Self-routing packet switching networks with multiple paths through the network are known. These self-routing networks have a plurality of paths but are not nonblocking from any given input port to an output port. One such system is described in U.S. Pat. No. 4,550,397, by J. S. Turner, et al. The latter describes a system in which switching network nodes automatically determine an alternate route through a switching network so as to increase reliability and distribute traffic. The switching network comprises stages of distribution and routing nodes. The routing nodes are responsive to physical addresses associated with the packets to communicate those packets to address designated downstream nodes. The distribution switching nodes statistically communicate packets to downstream switching nodes on the basis of an alternate routing algorithm and availability of downstream nodes. The initial network stages are alternate distribution and routing stages followed by only routing stages for the remaining stages of the network.
The previously described packet switching network of Turner only allows the communication of packets through the switching network. Circuit switching requires a path to remain setup for an indefinite period of time, and the network described by Turner cannot perform this type of operation because a large portion of the paths would become blocked.
Another packet switching network is described in the application of C. A. Lea and W. A. Montgomery, "A Self-Routing Packet Switching Network with Intra-Stage Packet Communication," Ser. No. 654,763, filed Sept. 26, 1984. This application discloses a packet switching network in which self-routing packets are communicated through the network by intra-communication of the packets within a stage as well as inter-communication of packets among stages. The stages each have a plurality of pairs of switch nodes with each pair having an intranode link between the pair of nodes. Each of the switch nodes comprise input controllers and output controllers. The input controller of a node is responsive to the receipt of a packet for interrogating the address field of the packet to determine the destination of the packet. That input controller, on the basis of the destination determination, communicates the packet towards the destination via either an inter-stage link or an intranode link on the basis of availability of the links and an internal control circuit.
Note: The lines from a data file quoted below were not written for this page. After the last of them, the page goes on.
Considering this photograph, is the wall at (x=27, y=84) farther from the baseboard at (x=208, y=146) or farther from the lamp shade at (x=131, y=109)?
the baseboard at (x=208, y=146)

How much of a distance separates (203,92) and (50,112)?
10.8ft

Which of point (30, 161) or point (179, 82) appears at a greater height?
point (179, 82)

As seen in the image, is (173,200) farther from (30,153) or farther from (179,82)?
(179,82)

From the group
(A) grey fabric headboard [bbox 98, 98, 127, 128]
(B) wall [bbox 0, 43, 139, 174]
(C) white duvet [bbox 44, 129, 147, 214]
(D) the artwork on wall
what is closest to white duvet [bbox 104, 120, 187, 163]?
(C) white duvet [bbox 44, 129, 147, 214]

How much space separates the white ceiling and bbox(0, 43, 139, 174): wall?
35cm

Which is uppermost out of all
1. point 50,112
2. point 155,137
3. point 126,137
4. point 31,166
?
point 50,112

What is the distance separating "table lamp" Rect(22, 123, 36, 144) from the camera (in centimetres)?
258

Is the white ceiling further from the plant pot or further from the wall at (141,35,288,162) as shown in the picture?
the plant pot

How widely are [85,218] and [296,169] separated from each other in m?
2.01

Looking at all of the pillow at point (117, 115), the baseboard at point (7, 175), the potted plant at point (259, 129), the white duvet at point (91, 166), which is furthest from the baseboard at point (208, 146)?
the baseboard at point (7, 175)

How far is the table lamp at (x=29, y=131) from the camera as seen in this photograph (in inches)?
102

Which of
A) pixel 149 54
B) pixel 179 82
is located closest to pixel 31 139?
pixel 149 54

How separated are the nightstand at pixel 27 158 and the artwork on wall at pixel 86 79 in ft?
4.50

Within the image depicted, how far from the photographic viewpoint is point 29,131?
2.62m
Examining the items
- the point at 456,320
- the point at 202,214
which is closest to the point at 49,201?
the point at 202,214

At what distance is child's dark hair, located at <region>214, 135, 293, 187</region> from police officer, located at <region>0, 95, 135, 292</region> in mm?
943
A switching network for providing both packet and circuit switched information communication is described in the application of C. A. Lea, "Multiple Paths in a Self-Routing Packet and Circuit Switching Network," Ser. No. 654,765, filed Sept. 26, 1984. This self-routing network has a plurality of stages and the stages are interconnected by links. Each pair of switch nodes within a given stage share the same set of input links from the preceding stage. In response to the receipt of address information from an originating interface controller transmitted via a link, a pair of nodes determine one of a multitude of paths through the switching network by one of the pair responding to the address information to communicate the address information to the next sequential stage after establishing a path through that particular switch node. Once a path has been established through the switch node, an acknowledge signal is transmitted back to the network from the destination trunk controller indicating that a path has been established. The path remains established until the end field of the packet is detected or the proper end information is transmitted after the transmission of the circuit switched information.
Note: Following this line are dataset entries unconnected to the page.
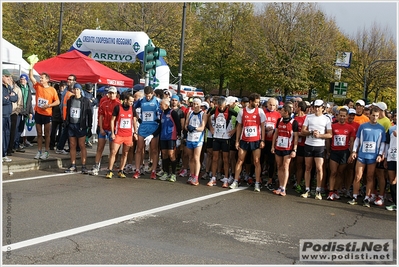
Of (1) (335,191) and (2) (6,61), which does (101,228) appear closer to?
(1) (335,191)

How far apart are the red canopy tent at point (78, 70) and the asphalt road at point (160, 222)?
24.2ft

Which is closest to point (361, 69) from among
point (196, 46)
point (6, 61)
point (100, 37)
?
point (196, 46)

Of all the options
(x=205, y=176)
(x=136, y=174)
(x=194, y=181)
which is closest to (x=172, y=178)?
(x=194, y=181)

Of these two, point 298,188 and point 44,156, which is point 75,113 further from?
point 298,188

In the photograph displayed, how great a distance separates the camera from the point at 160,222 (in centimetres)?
783

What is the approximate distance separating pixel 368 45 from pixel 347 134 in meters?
39.8

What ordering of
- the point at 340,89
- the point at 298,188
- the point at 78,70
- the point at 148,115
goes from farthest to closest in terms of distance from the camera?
the point at 340,89 → the point at 78,70 → the point at 148,115 → the point at 298,188

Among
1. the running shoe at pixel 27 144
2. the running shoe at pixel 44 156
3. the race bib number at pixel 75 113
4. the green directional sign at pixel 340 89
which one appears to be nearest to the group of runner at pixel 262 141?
→ the race bib number at pixel 75 113

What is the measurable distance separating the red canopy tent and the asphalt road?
7381 mm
Nonblocking networks are known. The simplest of nonblocking networks that is capable of interconnecting N.sub.1 input terminals and N.sub.2 output terminals uses a rectangular N.sub.1 .times.N.sub.2 array of switching elements or crosspoints. Although such a rectangular array is nonblocking in that any two idle customer terminals are always connectable regardless of the array interconnection of the other terminals, the rectangular array is not a practical network in most applications due to the prohibitive cost of the large number of array crosspoints.
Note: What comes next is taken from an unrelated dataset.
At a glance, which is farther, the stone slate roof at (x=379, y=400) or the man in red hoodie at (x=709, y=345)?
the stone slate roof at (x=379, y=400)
One known nonblocking network having significantly fewer crosspoints than a rectangular array is disclosed in the article by C. Clos, "A Study of Nonblocking Switching Networks," Bell System Technical Journal, March, 1953, pp. 406-424. The network described in the latter article is termed a strictly nonblocking network. A network which is rearrangably nonblocking is described in the article by V. E. Benes, "On Rearrangable 3-Stage Connecting Networks," Bell System Technical Journal, Vol. 41, No. 5, September, 1962, pp. 1481-1492. Another rearrangeable network is described in U.S. Pat. No. 4,038,638 issued to F. K. Hwang, on July 26, 1977. The previously described networks are all controlled by a central control unit normally a computer. The problem with a central control unit being responsible for the allocation of paths through a network is that the central control can become a bottleneck when the switching application requires the high-speed switching of packets. The reason is that such applications require very high reconfiguration rates, and the speed at which information is clocked through the data paths is not as important as the rate at which the switch paths can be reconfigured. The ability to rearrange also requires a global view of the status of the network which is also true of the Clos network described in the previously referenced article.
From the foregoing, it can be seen that there exists a need for a self-routing network which is nonblocking and yet does not require the performance of complex routing calculations at each node. In addition, this network should be readily expandable.